» Problem statement:
Please copy, word for word, the lines of the records below, beginning at the line that contains "Looking more closely, is" and stopping after the line that contains "pixel 138 127 < pixel 126 189 < pixel 300 174".
"""
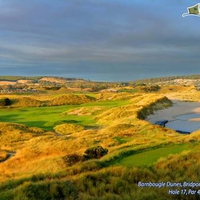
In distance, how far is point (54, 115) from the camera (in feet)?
138

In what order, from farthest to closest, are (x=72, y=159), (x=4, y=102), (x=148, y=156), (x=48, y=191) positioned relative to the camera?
(x=4, y=102) < (x=72, y=159) < (x=148, y=156) < (x=48, y=191)

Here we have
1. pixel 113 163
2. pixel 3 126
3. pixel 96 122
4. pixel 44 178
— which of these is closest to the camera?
pixel 44 178

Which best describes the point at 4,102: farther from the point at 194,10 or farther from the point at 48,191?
the point at 48,191

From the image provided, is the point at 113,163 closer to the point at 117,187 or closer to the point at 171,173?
the point at 171,173

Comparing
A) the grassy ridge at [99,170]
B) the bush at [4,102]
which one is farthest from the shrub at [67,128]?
the bush at [4,102]

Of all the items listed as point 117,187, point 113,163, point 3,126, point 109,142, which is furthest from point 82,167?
point 3,126

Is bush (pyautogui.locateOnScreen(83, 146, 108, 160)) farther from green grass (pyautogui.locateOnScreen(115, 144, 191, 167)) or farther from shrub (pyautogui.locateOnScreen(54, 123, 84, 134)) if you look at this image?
shrub (pyautogui.locateOnScreen(54, 123, 84, 134))

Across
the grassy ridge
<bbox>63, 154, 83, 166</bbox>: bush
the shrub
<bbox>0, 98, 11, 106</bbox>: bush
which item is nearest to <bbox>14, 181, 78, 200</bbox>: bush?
the grassy ridge

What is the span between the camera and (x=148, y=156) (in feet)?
42.2

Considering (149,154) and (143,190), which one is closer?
(143,190)

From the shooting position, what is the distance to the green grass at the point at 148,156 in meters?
11.7

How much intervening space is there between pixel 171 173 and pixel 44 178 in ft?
12.4

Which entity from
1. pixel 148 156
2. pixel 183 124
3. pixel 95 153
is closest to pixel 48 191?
pixel 148 156

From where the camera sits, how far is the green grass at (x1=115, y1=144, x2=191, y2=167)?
11746mm
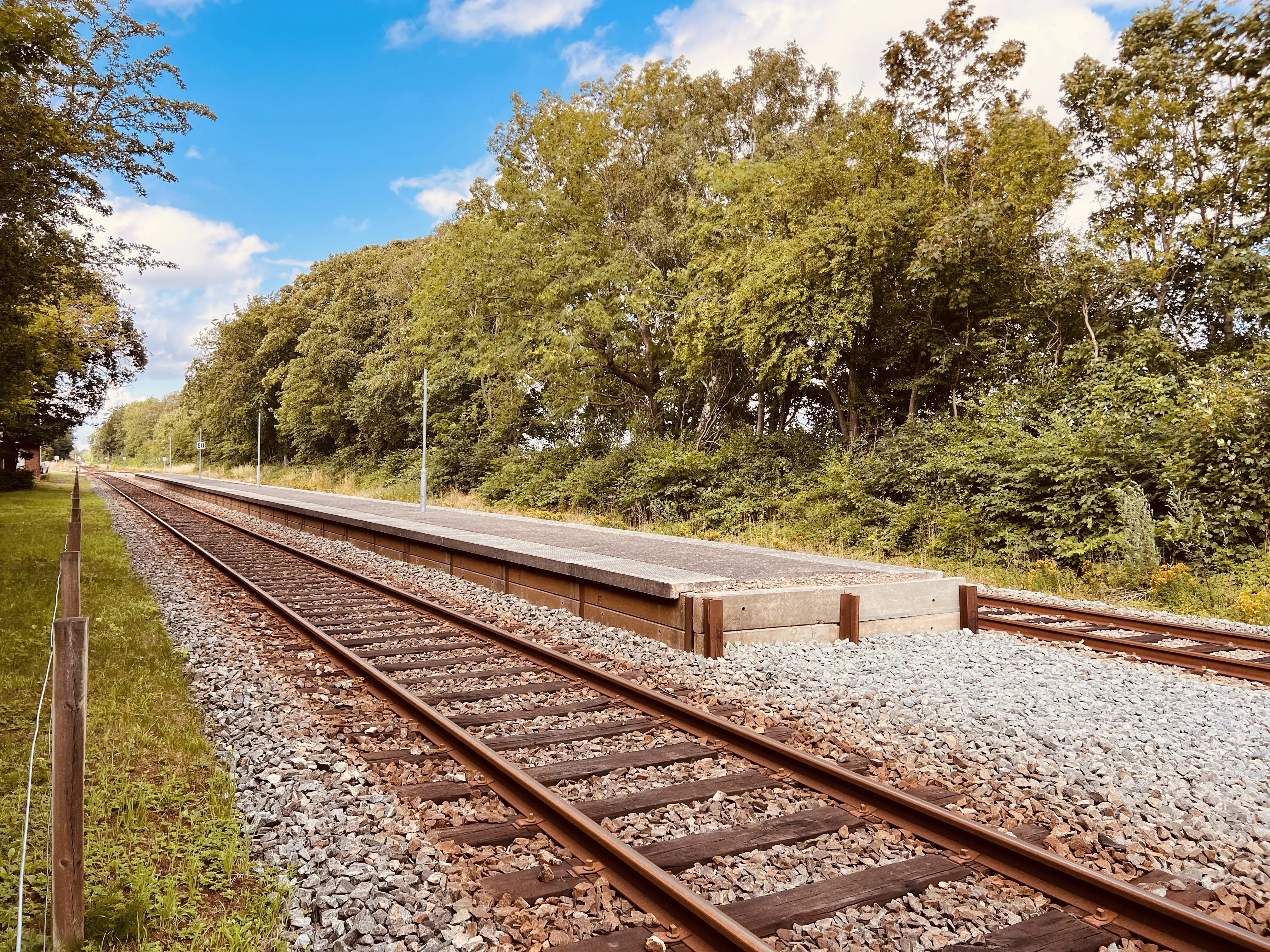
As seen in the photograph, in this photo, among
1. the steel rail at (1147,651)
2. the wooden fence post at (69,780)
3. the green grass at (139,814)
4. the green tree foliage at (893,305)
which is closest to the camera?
the wooden fence post at (69,780)

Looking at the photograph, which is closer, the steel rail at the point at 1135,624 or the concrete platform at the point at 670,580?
the concrete platform at the point at 670,580

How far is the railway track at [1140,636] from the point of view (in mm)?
7062

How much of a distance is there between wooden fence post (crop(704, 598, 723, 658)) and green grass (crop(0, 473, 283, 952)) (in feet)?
13.0

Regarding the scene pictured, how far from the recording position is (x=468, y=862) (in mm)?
3504

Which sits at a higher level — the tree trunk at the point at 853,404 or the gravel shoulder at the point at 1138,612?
the tree trunk at the point at 853,404

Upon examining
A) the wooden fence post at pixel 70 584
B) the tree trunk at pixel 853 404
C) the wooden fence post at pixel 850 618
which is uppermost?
the tree trunk at pixel 853 404

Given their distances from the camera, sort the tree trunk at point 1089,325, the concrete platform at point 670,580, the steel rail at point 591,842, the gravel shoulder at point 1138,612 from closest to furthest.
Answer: the steel rail at point 591,842
the concrete platform at point 670,580
the gravel shoulder at point 1138,612
the tree trunk at point 1089,325

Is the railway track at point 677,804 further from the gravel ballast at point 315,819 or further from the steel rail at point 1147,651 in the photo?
the steel rail at point 1147,651

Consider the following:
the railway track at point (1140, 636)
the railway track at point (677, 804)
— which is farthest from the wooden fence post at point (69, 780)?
the railway track at point (1140, 636)

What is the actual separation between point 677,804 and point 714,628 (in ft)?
9.61

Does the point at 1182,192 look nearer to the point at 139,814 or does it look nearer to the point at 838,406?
the point at 838,406

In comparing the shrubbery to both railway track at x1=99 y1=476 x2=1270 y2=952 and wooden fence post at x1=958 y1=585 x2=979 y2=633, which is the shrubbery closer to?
wooden fence post at x1=958 y1=585 x2=979 y2=633

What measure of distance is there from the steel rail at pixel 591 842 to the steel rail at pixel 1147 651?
620 centimetres

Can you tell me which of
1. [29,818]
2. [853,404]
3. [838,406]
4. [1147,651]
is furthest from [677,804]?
[838,406]
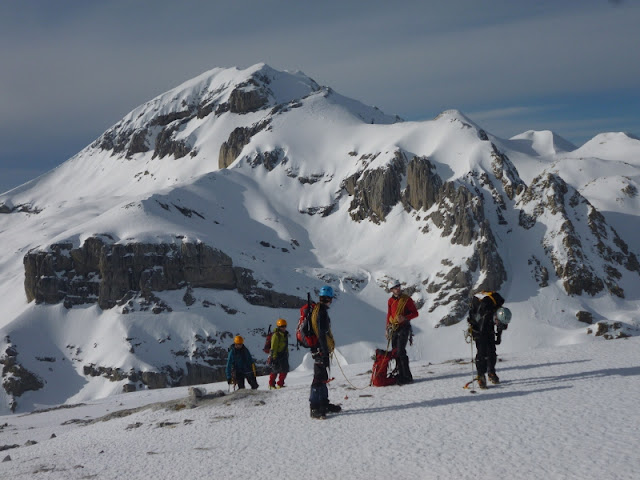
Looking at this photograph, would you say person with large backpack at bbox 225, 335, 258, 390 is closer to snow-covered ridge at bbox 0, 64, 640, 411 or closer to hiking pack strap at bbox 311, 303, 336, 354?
hiking pack strap at bbox 311, 303, 336, 354

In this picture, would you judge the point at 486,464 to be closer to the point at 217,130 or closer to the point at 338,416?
the point at 338,416

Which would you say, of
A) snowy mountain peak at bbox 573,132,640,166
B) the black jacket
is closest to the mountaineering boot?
the black jacket

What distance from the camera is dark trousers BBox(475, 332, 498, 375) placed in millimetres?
12427

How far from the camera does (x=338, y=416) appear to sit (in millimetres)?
11461

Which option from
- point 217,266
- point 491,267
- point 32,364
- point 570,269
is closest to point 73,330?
point 32,364

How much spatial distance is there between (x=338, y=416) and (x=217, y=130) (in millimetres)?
141919

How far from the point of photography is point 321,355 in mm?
11734

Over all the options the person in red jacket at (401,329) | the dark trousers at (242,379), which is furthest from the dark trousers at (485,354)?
the dark trousers at (242,379)

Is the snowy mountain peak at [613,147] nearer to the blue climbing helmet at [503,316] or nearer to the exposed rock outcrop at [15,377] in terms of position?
the exposed rock outcrop at [15,377]

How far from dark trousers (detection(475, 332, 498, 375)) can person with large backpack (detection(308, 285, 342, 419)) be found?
282cm

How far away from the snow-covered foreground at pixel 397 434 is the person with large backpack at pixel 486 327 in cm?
49

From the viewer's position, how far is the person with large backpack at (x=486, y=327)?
490 inches

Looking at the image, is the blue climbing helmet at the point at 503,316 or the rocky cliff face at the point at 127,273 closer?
the blue climbing helmet at the point at 503,316

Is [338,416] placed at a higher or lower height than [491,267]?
lower
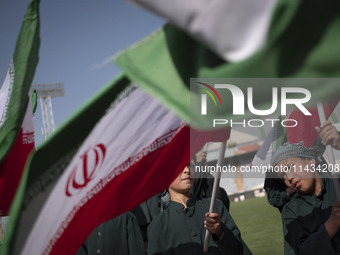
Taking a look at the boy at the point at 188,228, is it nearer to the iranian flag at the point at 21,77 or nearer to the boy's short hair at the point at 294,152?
the boy's short hair at the point at 294,152

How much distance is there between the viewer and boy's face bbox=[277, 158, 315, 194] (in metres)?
3.10

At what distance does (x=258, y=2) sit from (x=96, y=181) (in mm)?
1288

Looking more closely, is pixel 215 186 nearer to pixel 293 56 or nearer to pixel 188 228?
pixel 188 228

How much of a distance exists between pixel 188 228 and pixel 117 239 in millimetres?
741

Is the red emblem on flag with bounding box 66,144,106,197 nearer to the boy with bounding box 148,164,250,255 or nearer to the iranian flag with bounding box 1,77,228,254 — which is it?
the iranian flag with bounding box 1,77,228,254

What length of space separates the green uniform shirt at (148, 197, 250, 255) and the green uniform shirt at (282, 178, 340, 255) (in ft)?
1.15

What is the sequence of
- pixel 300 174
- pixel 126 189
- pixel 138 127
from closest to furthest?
pixel 138 127 < pixel 126 189 < pixel 300 174

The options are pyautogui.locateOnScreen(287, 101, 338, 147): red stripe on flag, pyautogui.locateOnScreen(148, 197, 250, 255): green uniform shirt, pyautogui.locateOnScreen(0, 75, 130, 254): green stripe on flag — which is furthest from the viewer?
pyautogui.locateOnScreen(287, 101, 338, 147): red stripe on flag

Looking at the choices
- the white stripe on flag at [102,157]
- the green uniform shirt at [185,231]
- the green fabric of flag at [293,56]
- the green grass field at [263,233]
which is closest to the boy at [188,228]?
the green uniform shirt at [185,231]

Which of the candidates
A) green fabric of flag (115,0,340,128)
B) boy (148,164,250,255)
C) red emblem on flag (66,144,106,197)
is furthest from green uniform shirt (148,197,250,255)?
green fabric of flag (115,0,340,128)

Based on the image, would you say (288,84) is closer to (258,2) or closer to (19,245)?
(258,2)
"""
» Correct result:
Looking more closely, is pixel 215 186 nearer to pixel 293 56 or nearer to pixel 188 228?
pixel 188 228

How much of a distance exists between pixel 188 228 and pixel 117 239 in millimetres?
741

Is the red emblem on flag with bounding box 66,144,106,197 nearer to the boy with bounding box 148,164,250,255 or nearer to the iranian flag with bounding box 1,77,228,254 — which is it?
the iranian flag with bounding box 1,77,228,254

What length of space separates the green uniform shirt at (148, 197, 250, 255) and the green uniform shirt at (282, 178, 340, 255) (in ft)?
1.15

What is the sequence of
- pixel 300 174
- pixel 126 189
- pixel 138 127
from closest to furthest?
pixel 138 127 < pixel 126 189 < pixel 300 174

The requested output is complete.